» **Task goal**:
Extract the listing in its entirety, keeping each line identical to the original.

» **Provided information**:
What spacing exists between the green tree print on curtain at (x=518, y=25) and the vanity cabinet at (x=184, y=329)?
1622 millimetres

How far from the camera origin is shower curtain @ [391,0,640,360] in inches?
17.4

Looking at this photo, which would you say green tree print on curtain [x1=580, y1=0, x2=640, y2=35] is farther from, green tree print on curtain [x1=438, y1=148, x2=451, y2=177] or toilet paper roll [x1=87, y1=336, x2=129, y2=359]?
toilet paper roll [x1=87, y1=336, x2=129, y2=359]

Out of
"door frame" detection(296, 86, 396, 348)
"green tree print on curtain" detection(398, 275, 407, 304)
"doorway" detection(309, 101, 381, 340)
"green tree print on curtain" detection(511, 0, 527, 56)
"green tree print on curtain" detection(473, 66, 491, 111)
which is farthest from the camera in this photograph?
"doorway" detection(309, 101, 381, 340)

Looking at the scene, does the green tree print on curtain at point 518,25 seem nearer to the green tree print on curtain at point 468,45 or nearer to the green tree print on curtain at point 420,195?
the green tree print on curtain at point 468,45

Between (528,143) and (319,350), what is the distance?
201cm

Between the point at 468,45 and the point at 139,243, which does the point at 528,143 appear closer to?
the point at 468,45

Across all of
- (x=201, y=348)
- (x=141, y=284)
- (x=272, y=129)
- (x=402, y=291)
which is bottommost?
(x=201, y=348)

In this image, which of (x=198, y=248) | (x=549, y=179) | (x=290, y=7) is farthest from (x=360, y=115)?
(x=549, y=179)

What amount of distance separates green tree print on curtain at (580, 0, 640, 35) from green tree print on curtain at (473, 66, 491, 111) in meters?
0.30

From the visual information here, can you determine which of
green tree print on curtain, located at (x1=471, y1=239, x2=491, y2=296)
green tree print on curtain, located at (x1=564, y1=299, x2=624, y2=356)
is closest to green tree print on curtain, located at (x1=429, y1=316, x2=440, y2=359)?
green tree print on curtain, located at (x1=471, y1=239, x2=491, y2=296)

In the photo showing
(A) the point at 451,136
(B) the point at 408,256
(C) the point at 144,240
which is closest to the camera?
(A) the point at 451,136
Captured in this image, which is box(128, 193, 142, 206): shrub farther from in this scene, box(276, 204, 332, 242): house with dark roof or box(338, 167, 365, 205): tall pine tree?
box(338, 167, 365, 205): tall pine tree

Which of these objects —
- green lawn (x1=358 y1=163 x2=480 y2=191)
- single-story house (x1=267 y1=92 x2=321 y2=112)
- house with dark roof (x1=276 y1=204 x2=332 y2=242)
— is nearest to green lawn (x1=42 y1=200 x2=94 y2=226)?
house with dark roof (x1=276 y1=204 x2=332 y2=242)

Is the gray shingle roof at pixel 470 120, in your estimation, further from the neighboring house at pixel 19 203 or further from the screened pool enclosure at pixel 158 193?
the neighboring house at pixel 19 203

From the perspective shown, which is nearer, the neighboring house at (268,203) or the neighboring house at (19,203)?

» **Task solution**:
What spacing exists between the green tree print on curtain at (x=518, y=25) and the vanity cabinet at (x=184, y=329)?
1622 millimetres

How far from the camera origin is shower curtain @ [391,0,640,360] in inches?
17.4

Looking at this photo, which would you say green tree print on curtain [x1=580, y1=0, x2=640, y2=35] is farther from, green tree print on curtain [x1=438, y1=148, x2=451, y2=177] or toilet paper roll [x1=87, y1=336, x2=129, y2=359]?
toilet paper roll [x1=87, y1=336, x2=129, y2=359]

Out of
"door frame" detection(296, 86, 396, 348)
"green tree print on curtain" detection(398, 275, 407, 304)
"doorway" detection(309, 101, 381, 340)
"green tree print on curtain" detection(511, 0, 527, 56)
"green tree print on curtain" detection(473, 66, 491, 111)
which is farthest from the camera in this photograph?
"doorway" detection(309, 101, 381, 340)

Looking at the scene, does the green tree print on curtain at point 518,25 seem nearer to the green tree print on curtain at point 468,45 or nearer to the green tree print on curtain at point 420,195?
the green tree print on curtain at point 468,45

Between (528,143) and (319,350), what is the distance?
201cm

Between the point at 468,45 and the point at 139,243, which does the point at 528,143 appear closer to?
the point at 468,45

Across all of
- (x=201, y=348)
- (x=141, y=284)
- (x=272, y=129)
- (x=402, y=291)
which is bottommost?
(x=201, y=348)

In this image, which of (x=198, y=248) | (x=549, y=179) | (x=290, y=7) is farthest from (x=360, y=115)?
(x=549, y=179)

What amount of distance separates green tree print on curtain at (580, 0, 640, 35) from green tree print on curtain at (473, 66, 491, 111) in meters?
0.30

From the visual information here, can you determine which of
green tree print on curtain, located at (x1=471, y1=239, x2=491, y2=296)
green tree print on curtain, located at (x1=564, y1=299, x2=624, y2=356)
is closest to green tree print on curtain, located at (x1=429, y1=316, x2=440, y2=359)?
green tree print on curtain, located at (x1=471, y1=239, x2=491, y2=296)

In the photo showing
(A) the point at 451,136
(B) the point at 408,256
(C) the point at 144,240
which is closest to the camera?
(A) the point at 451,136
Captured in this image, which is box(128, 193, 142, 206): shrub farther from in this scene, box(276, 204, 332, 242): house with dark roof or box(338, 167, 365, 205): tall pine tree?
box(338, 167, 365, 205): tall pine tree

Which of these objects —
- green lawn (x1=358 y1=163 x2=480 y2=191)
- single-story house (x1=267 y1=92 x2=321 y2=112)
- house with dark roof (x1=276 y1=204 x2=332 y2=242)
— is nearest to green lawn (x1=42 y1=200 x2=94 y2=226)?
house with dark roof (x1=276 y1=204 x2=332 y2=242)

Is the gray shingle roof at pixel 470 120, in your estimation, further from the neighboring house at pixel 19 203 or further from the screened pool enclosure at pixel 158 193?
the neighboring house at pixel 19 203

From the perspective shown, which is nearer, the neighboring house at (268,203) or the neighboring house at (19,203)?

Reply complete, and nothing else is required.